◆ **Aim of the exercise**: Render the listing from the line containing "Examining the picture, let" up to and including the line containing "the wooden barn wall at (x=471, y=208) <" as a Markdown table with the columns Row and Line. Number each line and leave out blank lines.

[Dataset rows]
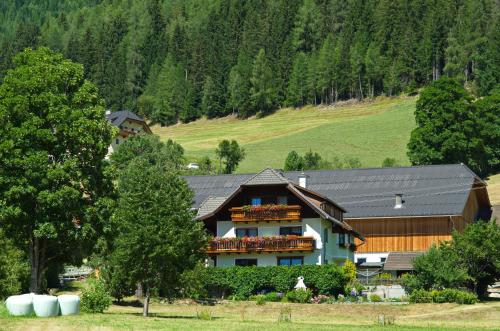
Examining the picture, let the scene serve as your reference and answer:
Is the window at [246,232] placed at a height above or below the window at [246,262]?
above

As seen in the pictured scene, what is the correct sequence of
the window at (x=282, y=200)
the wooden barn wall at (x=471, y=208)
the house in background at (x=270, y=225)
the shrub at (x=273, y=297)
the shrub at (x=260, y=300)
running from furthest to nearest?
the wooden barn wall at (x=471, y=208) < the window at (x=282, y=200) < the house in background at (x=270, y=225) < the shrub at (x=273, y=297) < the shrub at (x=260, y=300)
...
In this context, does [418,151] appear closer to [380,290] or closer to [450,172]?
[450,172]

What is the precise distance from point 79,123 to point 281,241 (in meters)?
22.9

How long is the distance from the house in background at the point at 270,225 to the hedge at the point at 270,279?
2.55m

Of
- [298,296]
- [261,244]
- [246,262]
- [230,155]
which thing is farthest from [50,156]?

◆ **Response**:
| Row | Line |
|---|---|
| 1 | Examining the picture, let the scene serve as your reference and answer: |
| 2 | Is the window at [246,232] placed at a height above or below the window at [246,262]? |
| 3 | above |
| 4 | As seen in the pictured scene, what is the correct sequence of |
| 5 | the window at (x=282, y=200) |
| 6 | the wooden barn wall at (x=471, y=208) |
| 7 | the house in background at (x=270, y=225) |
| 8 | the shrub at (x=273, y=297) |
| 9 | the shrub at (x=260, y=300) |
| 10 | running from furthest to nearest? |
| 11 | the wooden barn wall at (x=471, y=208) < the window at (x=282, y=200) < the house in background at (x=270, y=225) < the shrub at (x=273, y=297) < the shrub at (x=260, y=300) |